Poursuivez le passage consacré au mouvement Gretchen de la symphonie en reprenant juste après sa dernière phrase.

▶ _TEXTE FOURNI_:
• • • •
Le second mouvement de la symphonie, Gretchen, est un lied fondé sur deux éléments qui lui sont propres. Le premier est de nature purement mélodique (énoncé d'abord par le hautbois), élément linéaire où se dessine la figure de Marguerite, au rythme égal du rouet des violons. C'est cette mélodie qui reviendra, plus solennelle, dans la bouche du ténor, quand le rêve d'amour individuel se muera en manière d'hymne cosmique à l'«éternel féminin». Le second élément (annoncé déjà dans les quelques mesures d'introduction de cette partie) est une homophonie des cordes, musique détachée de toute matérialité, qui semble émaner du souflle de l'âme éprise. La vie symphonique du morceau ramène la plupart des éléments du premier mouvement transfigurés par l'amour et la foi, le «positif» remplaçant le «doute». Une esquisse de marche funèbre, seule allusion anecdotique au poème de Goethe, est l'heureux prétexte à leur exposé, où l'on reconnaîtra une forme plus sereine du motif de «soumission», une apparition quasi-fantastique du thème d'«amour», venant comme d'outre-tombe, plus fort que la mort, et une géniale métamorphose du premier thème du premier mouvement, où l' activité passionnée de Faust s'est apaisée, et tout empreinte de suavité et de fraîcheur. C'est encore un doux rappel du motif d'«action» (3) qui termine l'oeuvre, comme pour ramener cette rêverie à la réalité.
• • • •
▶ _DONNÉES_:
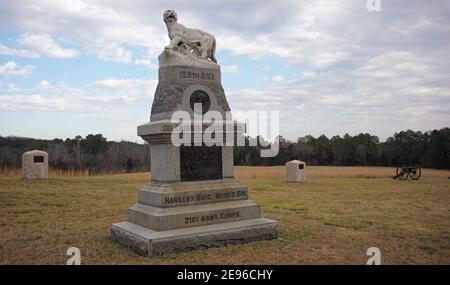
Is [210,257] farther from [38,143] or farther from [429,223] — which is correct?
[38,143]

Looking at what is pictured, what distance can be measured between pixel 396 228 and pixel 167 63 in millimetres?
5512

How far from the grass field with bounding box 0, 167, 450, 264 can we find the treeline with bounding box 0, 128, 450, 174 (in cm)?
2307

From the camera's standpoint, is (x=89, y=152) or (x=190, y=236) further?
(x=89, y=152)

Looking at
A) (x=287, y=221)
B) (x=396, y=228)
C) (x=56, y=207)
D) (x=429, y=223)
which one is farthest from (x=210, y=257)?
(x=56, y=207)

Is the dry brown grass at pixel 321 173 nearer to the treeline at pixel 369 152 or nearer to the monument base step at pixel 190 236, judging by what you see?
the treeline at pixel 369 152

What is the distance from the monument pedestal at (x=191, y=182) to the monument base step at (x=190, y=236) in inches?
0.6

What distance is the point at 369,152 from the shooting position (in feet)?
144

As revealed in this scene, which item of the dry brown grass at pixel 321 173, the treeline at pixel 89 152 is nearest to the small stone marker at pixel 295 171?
the dry brown grass at pixel 321 173

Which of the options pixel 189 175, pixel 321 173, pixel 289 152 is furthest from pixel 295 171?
pixel 289 152

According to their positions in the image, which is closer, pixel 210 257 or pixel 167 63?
pixel 210 257

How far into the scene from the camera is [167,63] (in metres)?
7.29

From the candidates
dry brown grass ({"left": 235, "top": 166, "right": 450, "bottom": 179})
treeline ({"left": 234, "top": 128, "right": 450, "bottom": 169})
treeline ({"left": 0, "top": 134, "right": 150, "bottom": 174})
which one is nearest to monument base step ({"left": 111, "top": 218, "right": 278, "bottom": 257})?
dry brown grass ({"left": 235, "top": 166, "right": 450, "bottom": 179})

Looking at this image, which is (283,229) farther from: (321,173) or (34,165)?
(321,173)

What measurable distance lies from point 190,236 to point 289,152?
• • • •
▶ _RÉSULTAT OBTENU_:
Le troisième mouvement de la symphonie, Méphistophélès, est aussi le plus complexe, le plus riche d'invention, de nouveauté, de génialité. Disons, en gros, qu'il reproduit â peu près le plan de composition du premier, avec les mêmes éléments, mais transfigurés de nouveau, devenus cinglants, heurtés, déchiquetés. Ce n'est pourtant pas seulement une sorte de caricature de Faust. La seule considération de l 'élément sarcastique appliqué tout au long du premier mouvement ne suffit pas à expliquer l'intérêt de ce morceau. Une pensée plus riche a sollicité le sens créateur de Liszt. Certes, l'introduction à ce mouvement annonce bien l'esprit destructeur. Mais sitôt que cette vie d'homme figurée dans le premier mouvement va être refondue tout entière, comme dans une bouteille de magie moyenâgeuse, au souffle de l'esprit méphistophélique, que d'éléments divers - efforts, douleurs - vont s'y manifester!

Le premier thème (la passion faustienne) y est haletant, mais la joie du savoir s'y fait sentir, comme dans une danse de Zarathoustra; et lorsque Faust méphistophélique martèle le thème d'amour, n'est-ce pas pour enfoncer des clous dans sa chair même? Ce même thème d'amour, transformé en fugue - sorte d'élaboration scientifique du sentiment - conduit au thème d'action (3) où éclate la joie d'un Nibelung dans sa forge, d'où sortira le glaive! - De fait, chaque nouvelle apparition du thème d'action, dans l'effort incessant de cet esprit d'analyse, le montre moins neutre, plus coloré, plus affiné aussi, serant de plus près le thème d'amour.

Et après une longue progression, le thème d'amour (2) éclate triomphant, dans un rythme de marche grandiose, comme si Méphistophélès s'était mué en Prométhée, faisant jaillir la lumière. Le conflit qui était dans l'âme de Faut ne s'est pas résolu par la victoire d'un des éléments sur l'autre, mais par leur accord dans l'action. Alors, une traînée d'harmonies mystérieuses élargit le chant individuel vers le chant collectif; le choeur, dominé par le ténor solo, soutenu par l'orchestre et l'orgue, va résumer la pensée du poète. Sur le rythme du motif 1, il entonne ces paroles:

Alles vergängliches

Ist nur ein Gleichniss,

Das Unzulängliche,

Hier wird's Ereigniss.

Das Unbeschreibliche

Hier wird es gethan.

Das ewig weibliche

Zieht uns hinan.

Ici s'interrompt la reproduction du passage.